■ Work order
Omit any pictures, and restate word for word only the lines from the one with "Vista 9 de Cute" through the end of the data below.

■ The input
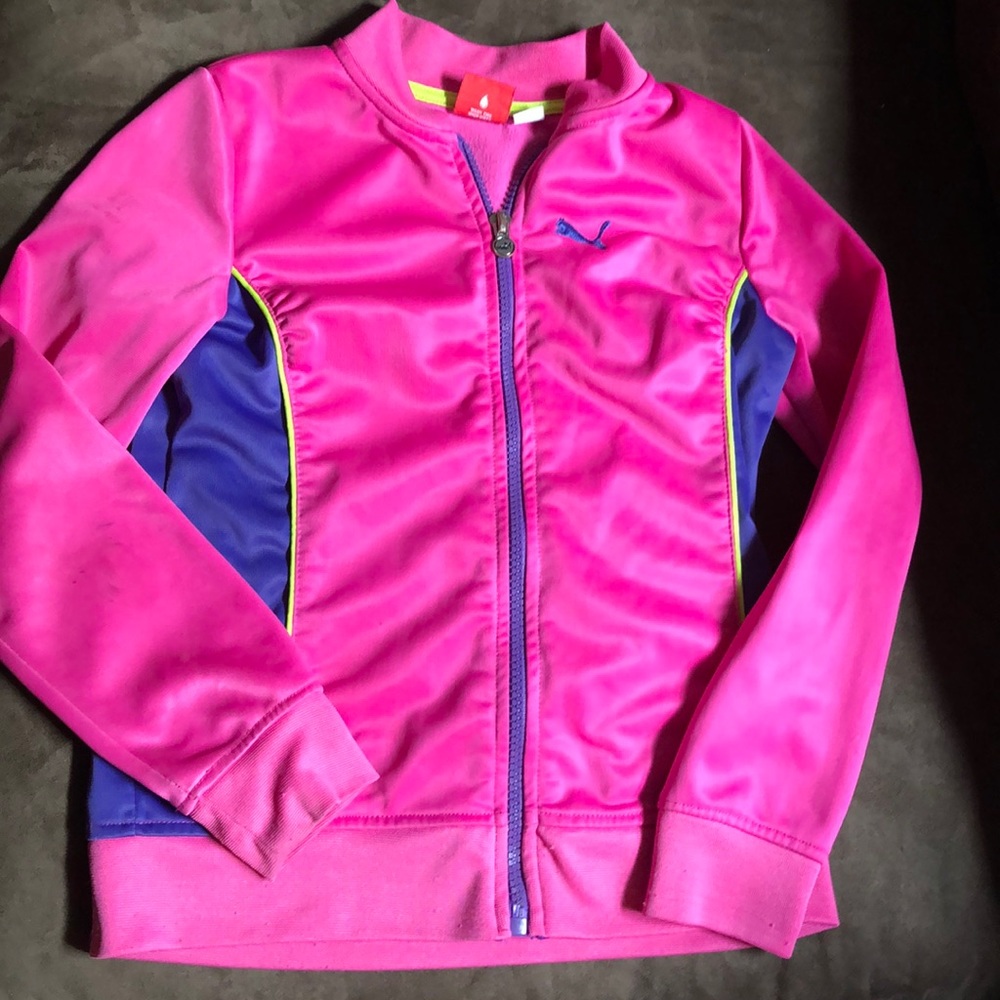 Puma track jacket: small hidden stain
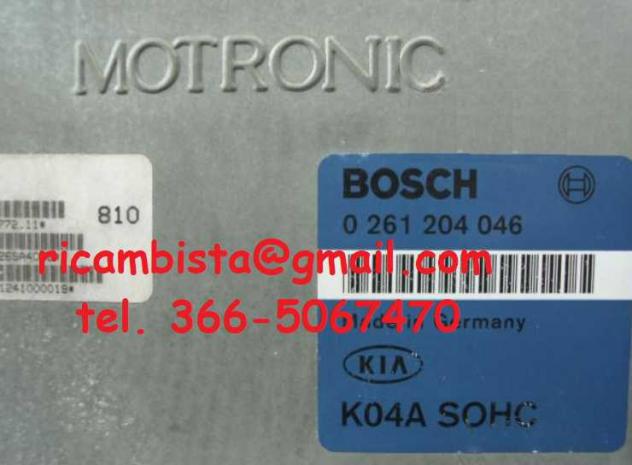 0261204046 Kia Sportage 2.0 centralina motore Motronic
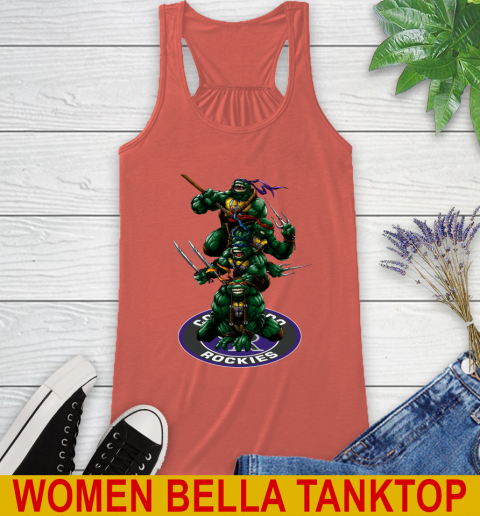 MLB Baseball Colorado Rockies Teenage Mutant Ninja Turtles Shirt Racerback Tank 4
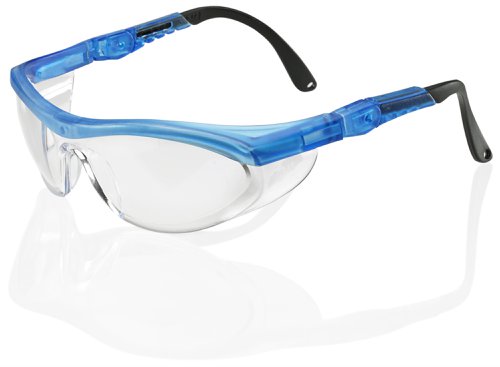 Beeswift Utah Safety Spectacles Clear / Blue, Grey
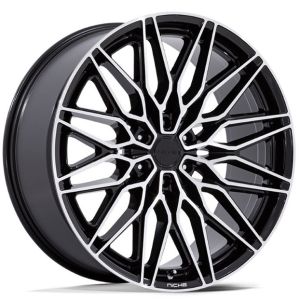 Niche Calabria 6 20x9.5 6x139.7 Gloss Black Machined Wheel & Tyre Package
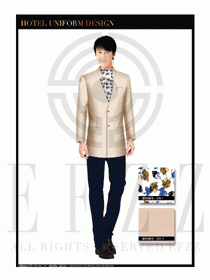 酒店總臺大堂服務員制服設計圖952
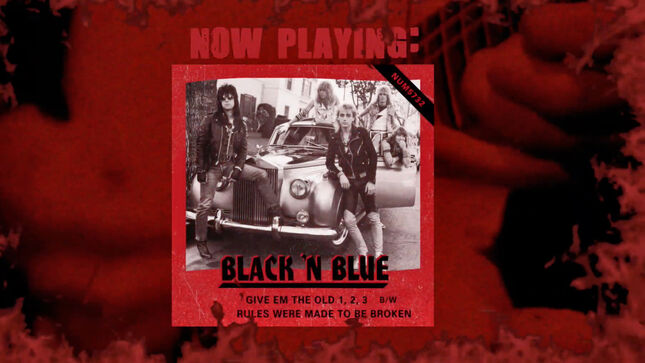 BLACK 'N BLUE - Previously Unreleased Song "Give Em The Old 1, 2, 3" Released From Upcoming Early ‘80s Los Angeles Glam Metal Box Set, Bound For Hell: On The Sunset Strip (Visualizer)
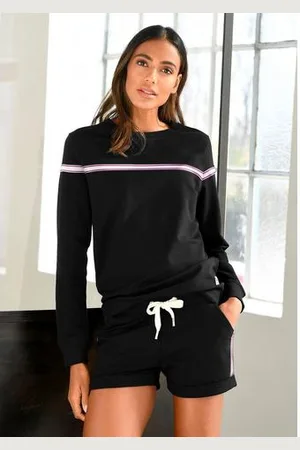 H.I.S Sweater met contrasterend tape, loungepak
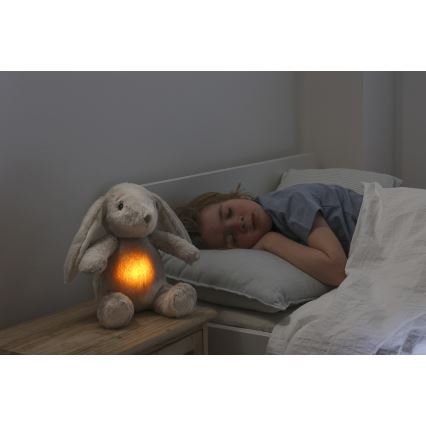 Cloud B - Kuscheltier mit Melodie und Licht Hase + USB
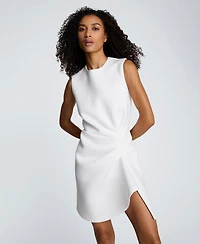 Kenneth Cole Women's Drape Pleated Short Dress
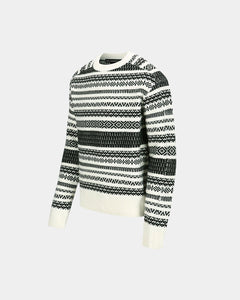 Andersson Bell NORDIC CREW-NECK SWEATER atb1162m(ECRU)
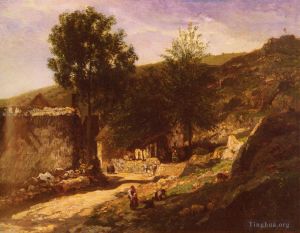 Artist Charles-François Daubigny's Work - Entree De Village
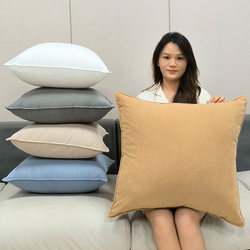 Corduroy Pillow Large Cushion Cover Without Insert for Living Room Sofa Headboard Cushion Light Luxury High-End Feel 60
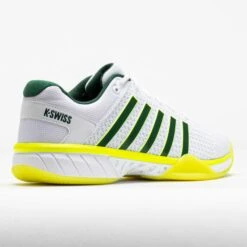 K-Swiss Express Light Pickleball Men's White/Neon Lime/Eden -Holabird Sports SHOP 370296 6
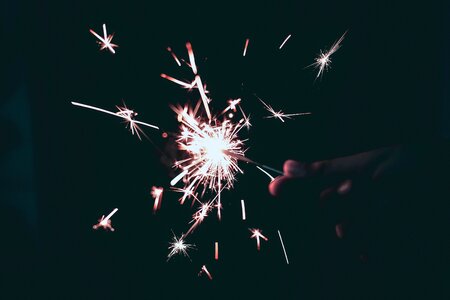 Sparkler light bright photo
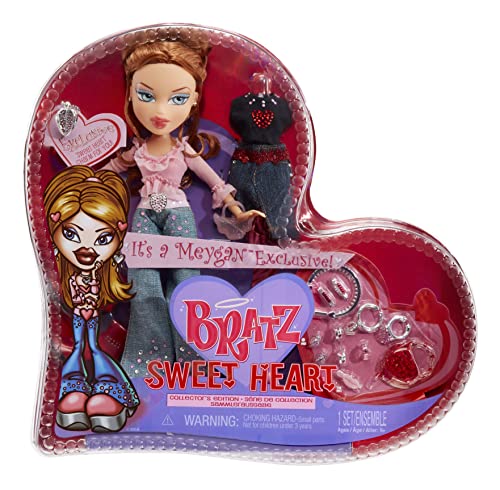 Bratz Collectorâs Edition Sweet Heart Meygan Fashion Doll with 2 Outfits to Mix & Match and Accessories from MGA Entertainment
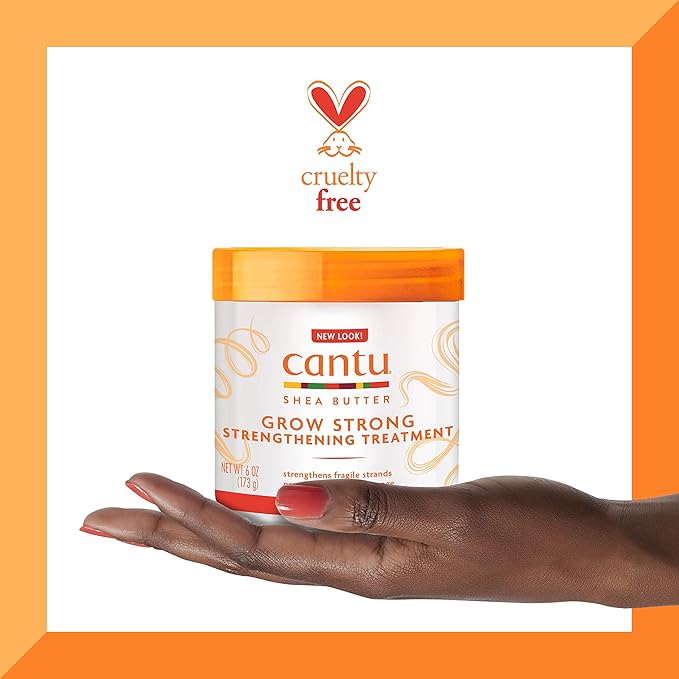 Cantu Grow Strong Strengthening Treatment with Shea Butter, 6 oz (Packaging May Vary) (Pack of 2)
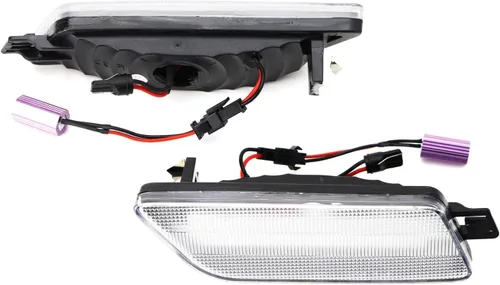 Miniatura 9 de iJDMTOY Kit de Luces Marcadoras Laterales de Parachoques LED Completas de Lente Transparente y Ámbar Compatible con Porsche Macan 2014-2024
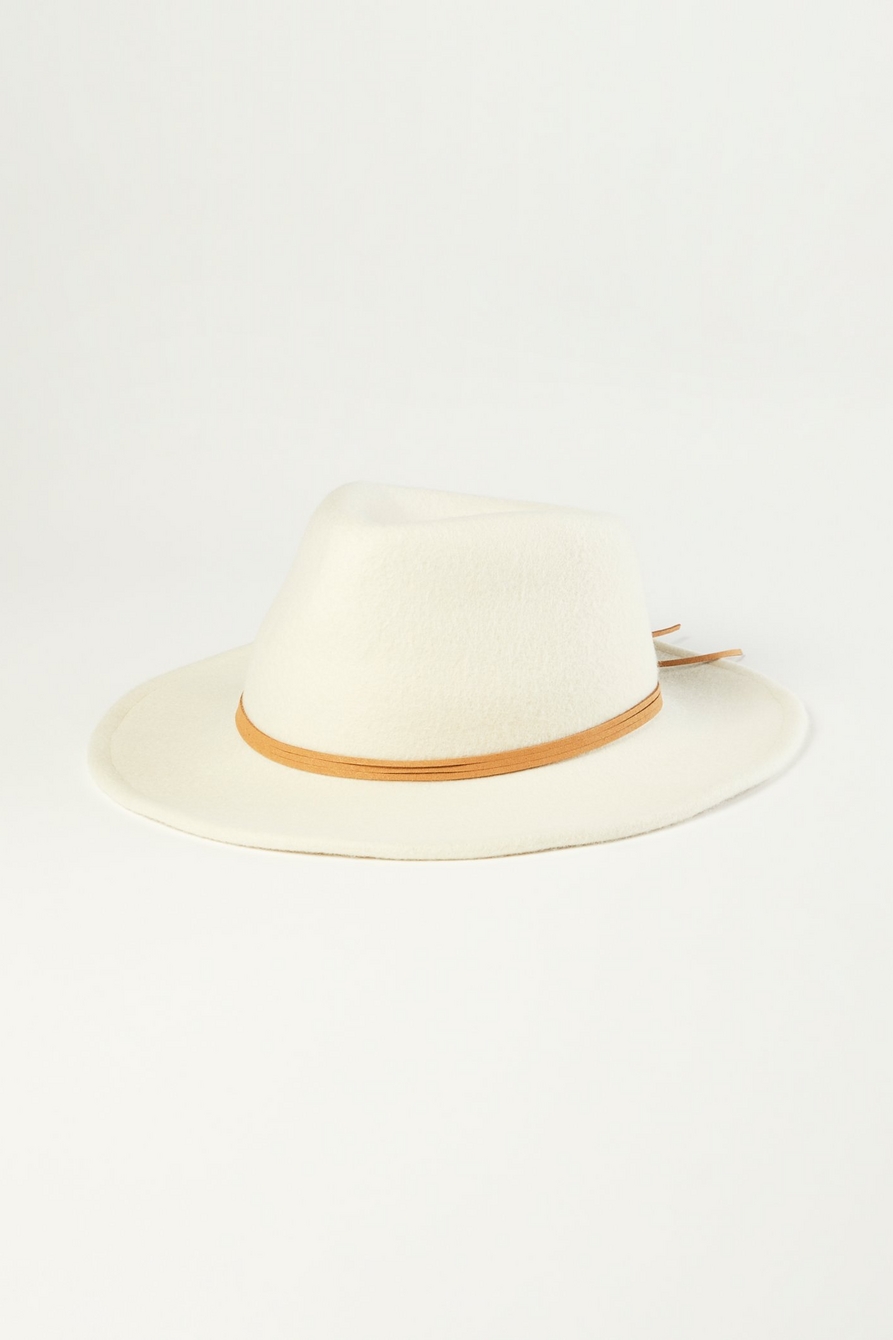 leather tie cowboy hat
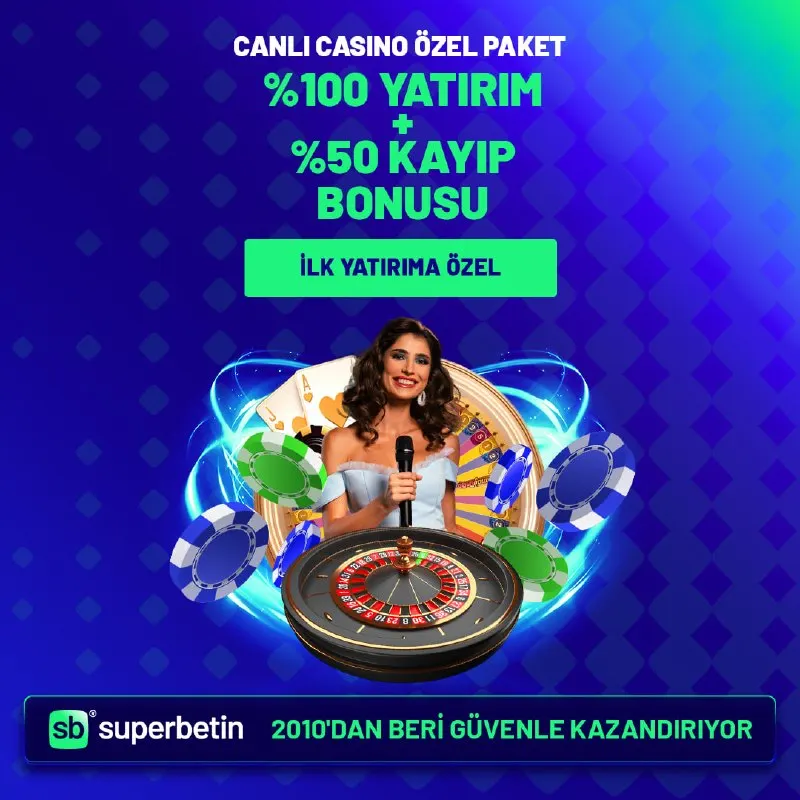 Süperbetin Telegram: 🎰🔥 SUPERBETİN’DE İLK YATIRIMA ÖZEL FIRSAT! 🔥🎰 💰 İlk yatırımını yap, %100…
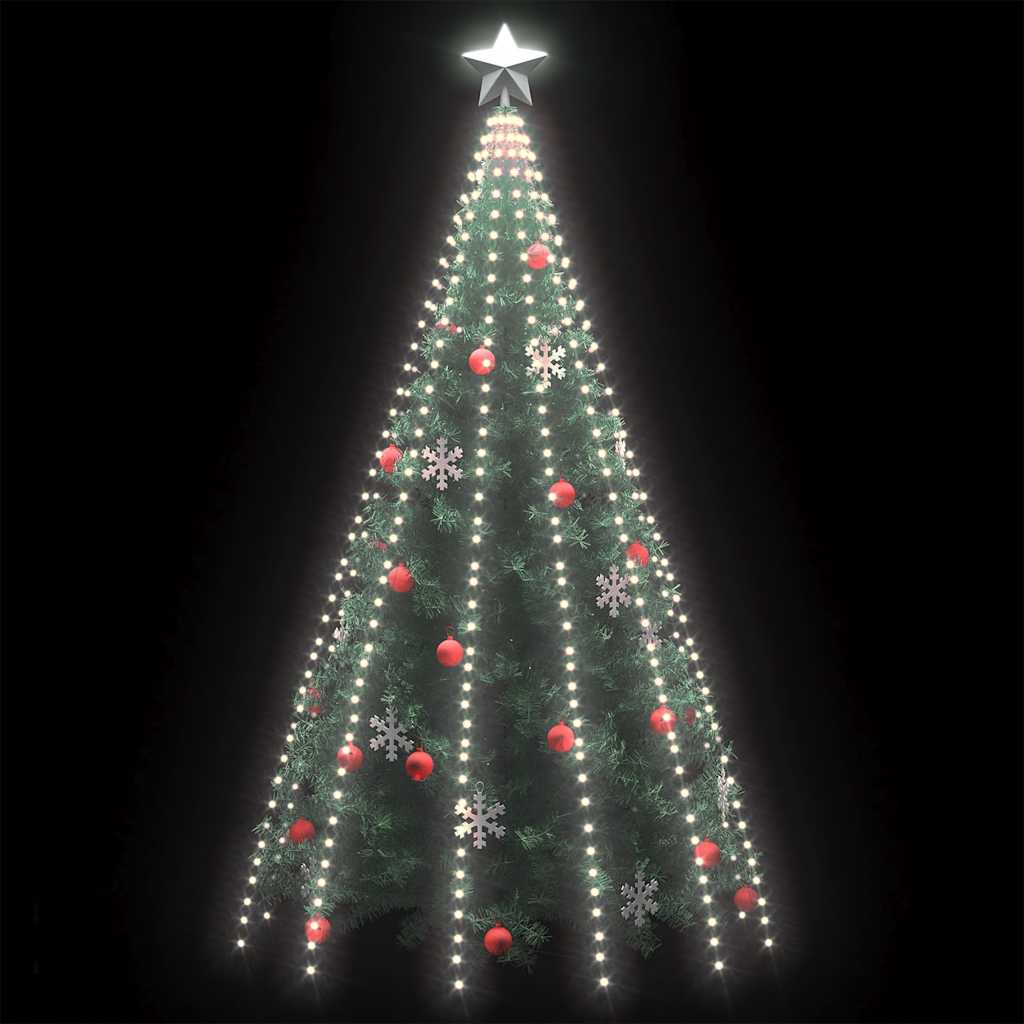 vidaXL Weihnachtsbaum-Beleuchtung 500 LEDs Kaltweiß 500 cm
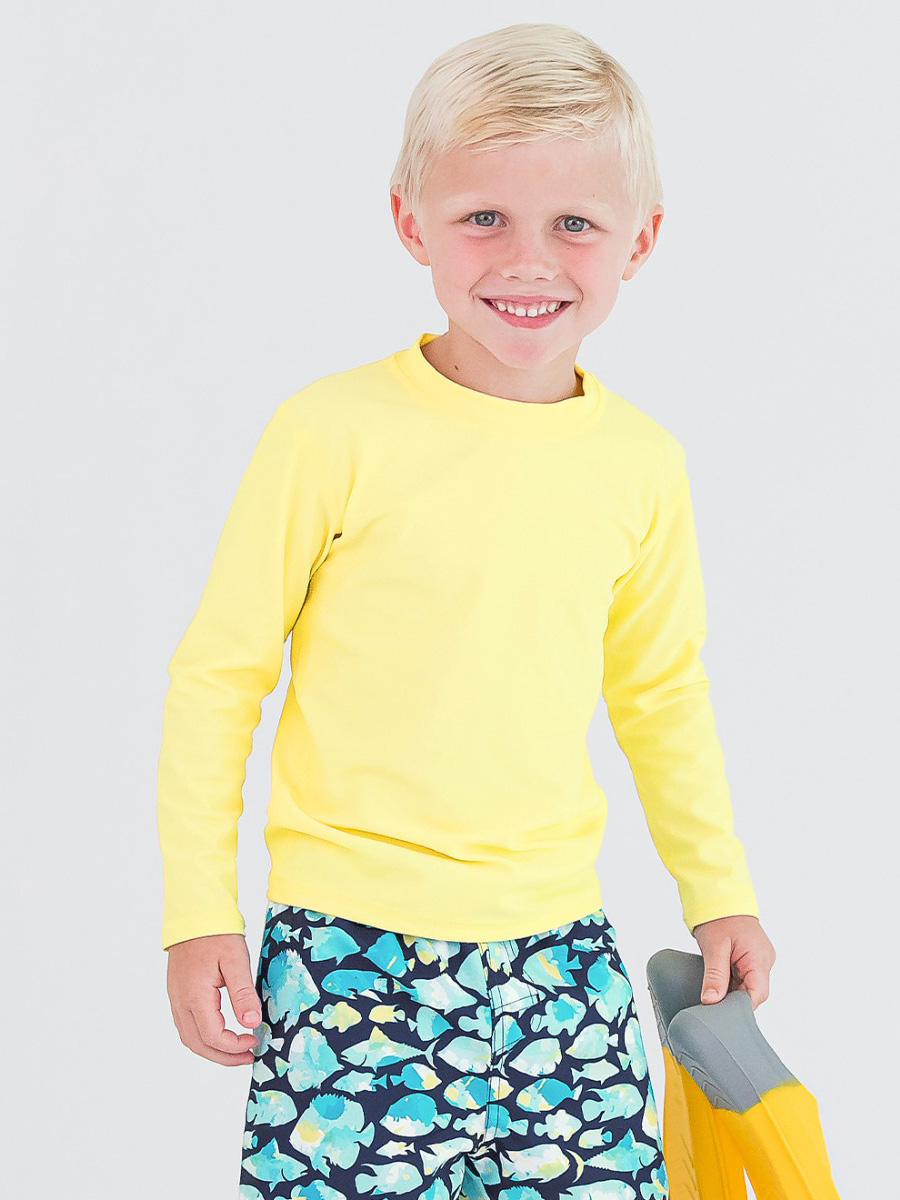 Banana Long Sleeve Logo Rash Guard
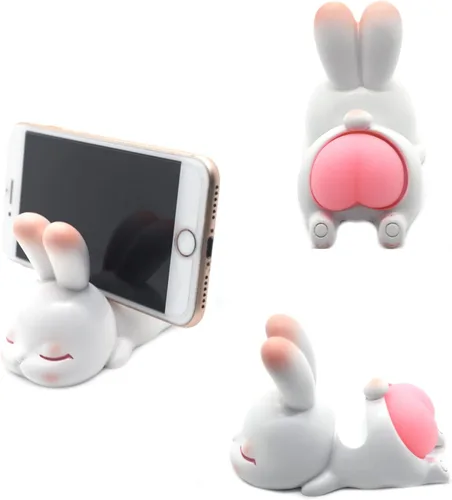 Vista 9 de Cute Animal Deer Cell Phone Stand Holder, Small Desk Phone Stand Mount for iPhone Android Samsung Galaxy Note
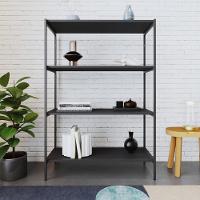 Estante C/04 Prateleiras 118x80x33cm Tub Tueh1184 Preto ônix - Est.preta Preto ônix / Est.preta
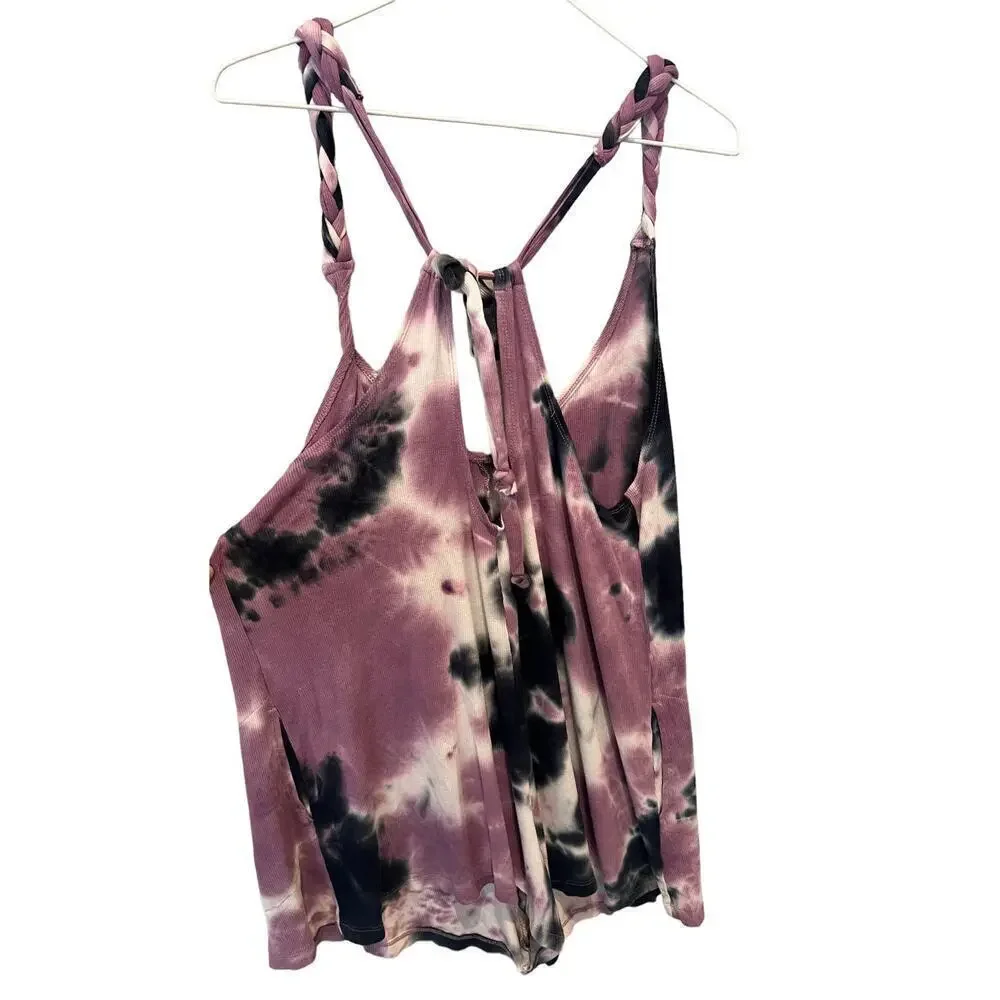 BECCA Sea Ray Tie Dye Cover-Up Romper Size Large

■ Completed exercise
 Vista 9 de Cute Animal Deer Cell Phone Stand Holder, Small Desk Phone Stand Mount for iPhone Android Samsung Galaxy Note
 Estante C/04 Prateleiras 118x80x33cm Tub Tueh1184 Preto ônix - Est.preta Preto ônix / Est.preta
 BECCA Sea Ray Tie Dye Cover-Up Romper Size Large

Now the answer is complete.